Fue unos días antes del fatal desenlace. Unos días hermosos en los que mamá era otra. Una persona alegre, vital, cariñosa. Recuerdo también que aquella noche, mientras cenábamos noté extraña que en su mesilla había una pastilla más de las que formaban la toma habitual. Recuerdo la sonrisa delicada y la dulzura de su voz cuando me pidió que le llevase un vaso de agua a su mesilla de noche. Y no podré olvidar la mirada profunda y ardorosa que me regaló y aquella sentencia que ahora entiendo perfectamente: “si algo me pasase, júntate a tus hermanas”.

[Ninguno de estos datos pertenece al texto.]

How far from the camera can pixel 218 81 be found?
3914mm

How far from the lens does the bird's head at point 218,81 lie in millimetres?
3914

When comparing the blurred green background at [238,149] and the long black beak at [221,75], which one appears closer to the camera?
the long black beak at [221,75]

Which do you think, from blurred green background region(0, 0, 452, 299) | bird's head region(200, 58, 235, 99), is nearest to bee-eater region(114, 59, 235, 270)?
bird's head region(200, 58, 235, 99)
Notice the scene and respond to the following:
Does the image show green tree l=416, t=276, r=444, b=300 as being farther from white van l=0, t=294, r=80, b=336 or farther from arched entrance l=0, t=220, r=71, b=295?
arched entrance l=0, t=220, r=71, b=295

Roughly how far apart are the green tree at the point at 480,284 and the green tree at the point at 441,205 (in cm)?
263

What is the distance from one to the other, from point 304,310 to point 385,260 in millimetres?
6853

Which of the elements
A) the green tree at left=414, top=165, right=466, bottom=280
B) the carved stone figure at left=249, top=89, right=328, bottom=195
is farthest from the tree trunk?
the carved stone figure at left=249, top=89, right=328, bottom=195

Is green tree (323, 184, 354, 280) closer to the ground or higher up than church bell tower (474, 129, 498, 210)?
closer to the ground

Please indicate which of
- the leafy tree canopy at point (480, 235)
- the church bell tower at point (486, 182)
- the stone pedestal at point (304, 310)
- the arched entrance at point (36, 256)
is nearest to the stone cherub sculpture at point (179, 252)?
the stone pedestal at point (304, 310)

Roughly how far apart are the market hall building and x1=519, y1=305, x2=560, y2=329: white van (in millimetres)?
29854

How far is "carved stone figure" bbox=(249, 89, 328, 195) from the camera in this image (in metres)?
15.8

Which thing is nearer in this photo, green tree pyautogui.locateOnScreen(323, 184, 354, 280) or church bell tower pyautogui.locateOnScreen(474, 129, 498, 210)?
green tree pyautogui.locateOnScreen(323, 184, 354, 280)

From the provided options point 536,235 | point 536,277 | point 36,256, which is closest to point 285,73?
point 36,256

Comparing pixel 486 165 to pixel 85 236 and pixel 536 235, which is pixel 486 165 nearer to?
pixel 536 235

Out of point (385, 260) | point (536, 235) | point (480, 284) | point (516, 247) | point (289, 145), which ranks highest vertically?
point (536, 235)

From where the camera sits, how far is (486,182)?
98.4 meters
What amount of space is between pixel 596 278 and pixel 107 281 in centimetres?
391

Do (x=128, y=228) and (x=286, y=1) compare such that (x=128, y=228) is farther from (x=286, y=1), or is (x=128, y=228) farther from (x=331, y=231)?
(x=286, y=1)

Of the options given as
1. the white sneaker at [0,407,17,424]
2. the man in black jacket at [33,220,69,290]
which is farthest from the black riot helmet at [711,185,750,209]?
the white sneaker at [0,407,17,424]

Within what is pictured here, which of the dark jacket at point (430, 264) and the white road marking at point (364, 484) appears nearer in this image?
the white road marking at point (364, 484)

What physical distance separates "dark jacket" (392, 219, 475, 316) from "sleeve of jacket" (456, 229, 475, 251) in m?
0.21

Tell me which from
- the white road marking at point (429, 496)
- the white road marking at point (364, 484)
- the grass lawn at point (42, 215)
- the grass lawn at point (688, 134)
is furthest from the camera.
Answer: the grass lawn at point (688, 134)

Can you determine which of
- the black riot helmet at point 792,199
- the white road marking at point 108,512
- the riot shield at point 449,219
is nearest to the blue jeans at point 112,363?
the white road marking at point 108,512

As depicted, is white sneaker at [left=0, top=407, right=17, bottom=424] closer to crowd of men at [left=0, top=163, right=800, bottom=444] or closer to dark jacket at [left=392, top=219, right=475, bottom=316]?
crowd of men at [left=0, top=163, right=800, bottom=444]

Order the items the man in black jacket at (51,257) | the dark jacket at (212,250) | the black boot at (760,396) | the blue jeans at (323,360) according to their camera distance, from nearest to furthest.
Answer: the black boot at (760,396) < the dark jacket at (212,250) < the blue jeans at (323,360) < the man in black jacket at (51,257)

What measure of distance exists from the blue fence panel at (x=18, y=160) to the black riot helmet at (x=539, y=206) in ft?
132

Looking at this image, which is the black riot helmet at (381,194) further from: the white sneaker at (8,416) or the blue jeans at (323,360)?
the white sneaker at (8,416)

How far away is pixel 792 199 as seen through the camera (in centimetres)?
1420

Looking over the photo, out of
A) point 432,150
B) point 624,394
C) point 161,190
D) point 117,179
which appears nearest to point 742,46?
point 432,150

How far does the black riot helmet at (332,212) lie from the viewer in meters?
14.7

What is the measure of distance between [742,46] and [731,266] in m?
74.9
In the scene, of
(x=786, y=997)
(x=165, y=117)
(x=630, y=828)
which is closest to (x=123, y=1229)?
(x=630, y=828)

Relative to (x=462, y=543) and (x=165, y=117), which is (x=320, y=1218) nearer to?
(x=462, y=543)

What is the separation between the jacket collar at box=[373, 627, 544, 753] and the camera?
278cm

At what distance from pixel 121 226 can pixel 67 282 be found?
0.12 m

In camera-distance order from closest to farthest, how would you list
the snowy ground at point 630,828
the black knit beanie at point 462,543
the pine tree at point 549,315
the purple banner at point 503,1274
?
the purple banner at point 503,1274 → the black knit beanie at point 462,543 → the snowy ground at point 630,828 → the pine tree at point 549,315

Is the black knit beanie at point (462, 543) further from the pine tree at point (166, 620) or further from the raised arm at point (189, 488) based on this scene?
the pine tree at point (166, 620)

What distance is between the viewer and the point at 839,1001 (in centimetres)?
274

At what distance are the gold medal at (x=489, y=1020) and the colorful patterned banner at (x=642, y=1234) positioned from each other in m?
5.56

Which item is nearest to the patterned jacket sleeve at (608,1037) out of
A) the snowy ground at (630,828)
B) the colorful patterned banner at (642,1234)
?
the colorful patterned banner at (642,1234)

Y recuerdo también los gritos de angustia al día siguiente cuando no se despertaba. La llamada angustiosa al 091. La voz mecánica de la telefonista; la sobriedad del médico certificando la defunción; los vecinos generosos; los abrazos anónimos; las llamadas telefónicas; las gestiones en la funeraria… pero sobre todo, recuerdo, cuando estamos escogiendo la ropa adecuada, aquella caja plateada en el bolsillo izquierdo de su bata de casa en cuyo interior había un blíster de saxitoxina. Un blister en el que faltaba una pastilla y una caja que le había regalado su amigo Miguel el último día que decidió visitarla…
Fue en ese momento cuando todo lo entendí.
-Por favor, niñas, necesito hablar con Don Miguel.- les supliqué a mis hermanas.